== Instructions for the task ==
Print every one of the records verbatim, omitting nothing.

[Collected data]
- Opening Delimiter -

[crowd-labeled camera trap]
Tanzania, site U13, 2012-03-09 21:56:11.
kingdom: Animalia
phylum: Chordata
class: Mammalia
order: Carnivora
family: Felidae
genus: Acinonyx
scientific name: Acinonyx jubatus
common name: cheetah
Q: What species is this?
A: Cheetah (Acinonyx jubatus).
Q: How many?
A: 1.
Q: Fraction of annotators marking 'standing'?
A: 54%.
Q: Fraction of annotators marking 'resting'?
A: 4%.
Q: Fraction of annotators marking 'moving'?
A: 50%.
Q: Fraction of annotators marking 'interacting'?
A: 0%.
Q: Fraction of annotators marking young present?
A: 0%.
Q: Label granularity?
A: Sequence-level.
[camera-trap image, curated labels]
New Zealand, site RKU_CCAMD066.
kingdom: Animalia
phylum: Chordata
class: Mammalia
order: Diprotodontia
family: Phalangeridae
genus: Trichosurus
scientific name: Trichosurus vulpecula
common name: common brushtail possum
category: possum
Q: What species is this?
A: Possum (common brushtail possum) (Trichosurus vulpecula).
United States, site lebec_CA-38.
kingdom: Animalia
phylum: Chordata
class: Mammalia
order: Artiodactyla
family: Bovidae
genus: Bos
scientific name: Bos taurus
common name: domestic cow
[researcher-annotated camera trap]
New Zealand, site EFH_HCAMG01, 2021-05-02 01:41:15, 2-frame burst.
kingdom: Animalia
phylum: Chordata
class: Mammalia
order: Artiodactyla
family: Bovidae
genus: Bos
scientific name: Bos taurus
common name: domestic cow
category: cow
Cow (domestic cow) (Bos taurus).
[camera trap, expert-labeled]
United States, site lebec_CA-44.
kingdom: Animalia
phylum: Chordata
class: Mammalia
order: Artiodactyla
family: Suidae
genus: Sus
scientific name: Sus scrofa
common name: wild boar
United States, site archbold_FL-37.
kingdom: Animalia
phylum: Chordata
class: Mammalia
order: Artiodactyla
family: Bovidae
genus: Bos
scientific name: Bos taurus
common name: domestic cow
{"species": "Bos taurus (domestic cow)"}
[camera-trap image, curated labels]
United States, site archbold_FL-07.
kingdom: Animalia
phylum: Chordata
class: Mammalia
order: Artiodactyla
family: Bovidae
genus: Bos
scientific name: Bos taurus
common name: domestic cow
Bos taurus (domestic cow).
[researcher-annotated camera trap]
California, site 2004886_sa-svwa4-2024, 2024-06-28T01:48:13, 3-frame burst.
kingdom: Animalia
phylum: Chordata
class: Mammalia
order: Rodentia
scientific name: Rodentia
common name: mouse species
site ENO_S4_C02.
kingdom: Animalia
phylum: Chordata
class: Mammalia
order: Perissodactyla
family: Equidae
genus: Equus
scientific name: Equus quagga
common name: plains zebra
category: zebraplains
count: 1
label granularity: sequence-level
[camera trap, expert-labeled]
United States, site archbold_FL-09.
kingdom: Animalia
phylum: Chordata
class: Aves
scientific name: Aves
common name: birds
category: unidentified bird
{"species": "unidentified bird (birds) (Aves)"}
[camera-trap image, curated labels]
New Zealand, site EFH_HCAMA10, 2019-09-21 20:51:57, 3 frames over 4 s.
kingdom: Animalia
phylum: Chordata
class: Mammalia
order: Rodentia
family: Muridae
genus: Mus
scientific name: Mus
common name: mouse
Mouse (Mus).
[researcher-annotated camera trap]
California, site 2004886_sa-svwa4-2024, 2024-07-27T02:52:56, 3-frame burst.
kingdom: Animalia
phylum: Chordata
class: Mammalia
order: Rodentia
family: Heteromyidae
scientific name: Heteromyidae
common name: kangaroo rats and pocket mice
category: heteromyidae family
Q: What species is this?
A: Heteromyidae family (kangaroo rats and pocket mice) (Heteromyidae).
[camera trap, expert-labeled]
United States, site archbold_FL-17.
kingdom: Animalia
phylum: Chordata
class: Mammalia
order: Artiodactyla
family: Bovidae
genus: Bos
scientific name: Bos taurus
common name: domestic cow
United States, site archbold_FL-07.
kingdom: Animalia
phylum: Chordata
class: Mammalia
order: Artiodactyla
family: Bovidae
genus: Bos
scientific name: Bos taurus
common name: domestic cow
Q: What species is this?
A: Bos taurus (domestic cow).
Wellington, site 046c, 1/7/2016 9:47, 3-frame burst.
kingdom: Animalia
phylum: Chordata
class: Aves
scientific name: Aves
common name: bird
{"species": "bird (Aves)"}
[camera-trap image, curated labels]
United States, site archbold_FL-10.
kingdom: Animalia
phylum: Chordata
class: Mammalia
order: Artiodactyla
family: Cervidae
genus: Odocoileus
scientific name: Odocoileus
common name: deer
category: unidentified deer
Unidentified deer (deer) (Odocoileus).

- Closing Delimiter -

== Final answer ==
[crowd-labeled camera trap]
Tanzania, site U13, 2012-03-09 21:56:11.
kingdom: Animalia
phylum: Chordata
class: Mammalia
order: Carnivora
family: Felidae
genus: Acinonyx
scientific name: Acinonyx jubatus
common name: cheetah
Q: What species is this?
A: Cheetah (Acinonyx jubatus).
Q: How many?
A: 1.
Q: Fraction of annotators marking 'standing'?
A: 54%.
Q: Fraction of annotators marking 'resting'?
A: 4%.
Q: Fraction of annotators marking 'moving'?
A: 50%.
Q: Fraction of annotators marking 'interacting'?
A: 0%.
Q: Fraction of annotators marking young present?
A: 0%.
Q: Label granularity?
A: Sequence-level.
[camera-trap image, curated labels]
New Zealand, site RKU_CCAMD066.
kingdom: Animalia
phylum: Chordata
class: Mammalia
order: Diprotodontia
family: Phalangeridae
genus: Trichosurus
scientific name: Trichosurus vulpecula
common name: common brushtail possum
category: possum
Q: What species is this?
A: Possum (common brushtail possum) (Trichosurus vulpecula).
United States, site lebec_CA-38.
kingdom: Animalia
phylum: Chordata
class: Mammalia
order: Artiodactyla
family: Bovidae
genus: Bos
scientific name: Bos taurus
common name: domestic cow
[researcher-annotated camera trap]
New Zealand, site EFH_HCAMG01, 2021-05-02 01:41:15, 2-frame burst.
kingdom: Animalia
phylum: Chordata
class: Mammalia
order: Artiodactyla
family: Bovidae
genus: Bos
scientific name: Bos taurus
common name: domestic cow
category: cow
Cow (domestic cow) (Bos taurus).
[camera trap, expert-labeled]
United States, site lebec_CA-44.
kingdom: Animalia
phylum: Chordata
class: Mammalia
order: Artiodactyla
family: Suidae
genus: Sus
scientific name: Sus scrofa
common name: wild boar
United States, site archbold_FL-37.
kingdom: Animalia
phylum: Chordata
class: Mammalia
order: Artiodactyla
family: Bovidae
genus: Bos
scientific name: Bos taurus
common name: domestic cow
{"species": "Bos taurus (domestic cow)"}
[camera-trap image, curated labels]
United States, site archbold_FL-07.
kingdom: Animalia
phylum: Chordata
class: Mammalia
order: Artiodactyla
family: Bovidae
genus: Bos
scientific name: Bos taurus
common name: domestic cow
Bos taurus (domestic cow).
[researcher-annotated camera trap]
California, site 2004886_sa-svwa4-2024, 2024-06-28T01:48:13, 3-frame burst.
kingdom: Animalia
phylum: Chordata
class: Mammalia
order: Rodentia
scientific name: Rodentia
common name: mouse species
site ENO_S4_C02.
kingdom: Animalia
phylum: Chordata
class: Mammalia
order: Perissodactyla
family: Equidae
genus: Equus
scientific name: Equus quagga
common name: plains zebra
category: zebraplains
count: 1
label granularity: sequence-level
[camera trap, expert-labeled]
United States, site archbold_FL-09.
kingdom: Animalia
phylum: Chordata
class: Aves
scientific name: Aves
common name: birds
category: unidentified bird
{"species": "unidentified bird (birds) (Aves)"}
[camera-trap image, curated labels]
New Zealand, site EFH_HCAMA10, 2019-09-21 20:51:57, 3 frames over 4 s.
kingdom: Animalia
phylum: Chordata
class: Mammalia
order: Rodentia
family: Muridae
genus: Mus
scientific name: Mus
common name: mouse
Mouse (Mus).
[researcher-annotated camera trap]
California, site 2004886_sa-svwa4-2024, 2024-07-27T02:52:56, 3-frame burst.
kingdom: Animalia
phylum: Chordata
class: Mammalia
order: Rodentia
family: Heteromyidae
scientific name: Heteromyidae
common name: kangaroo rats and pocket mice
category: heteromyidae family
Q: What species is this?
A: Heteromyidae family (kangaroo rats and pocket mice) (Heteromyidae).
[camera trap, expert-labeled]
United States, site archbold_FL-17.
kingdom: Animalia
phylum: Chordata
class: Mammalia
order: Artiodactyla
family: Bovidae
genus: Bos
scientific name: Bos taurus
common name: domestic cow
United States, site archbold_FL-07.
kingdom: Animalia
phylum: Chordata
class: Mammalia
order: Artiodactyla
family: Bovidae
genus: Bos
scientific name: Bos taurus
common name: domestic cow
Q: What species is this?
A: Bos taurus (domestic cow).
Wellington, site 046c, 1/7/2016 9:47, 3-frame burst.
kingdom: Animalia
phylum: Chordata
class: Aves
scientific name: Aves
common name: bird
{"species": "bird (Aves)"}
[camera-trap image, curated labels]
United States, site archbold_FL-10.
kingdom: Animalia
phylum: Chordata
class: Mammalia
order: Artiodactyla
family: Cervidae
genus: Odocoileus
scientific name: Odocoileus
common name: deer
category: unidentified deer
Unidentified deer (deer) (Odocoileus).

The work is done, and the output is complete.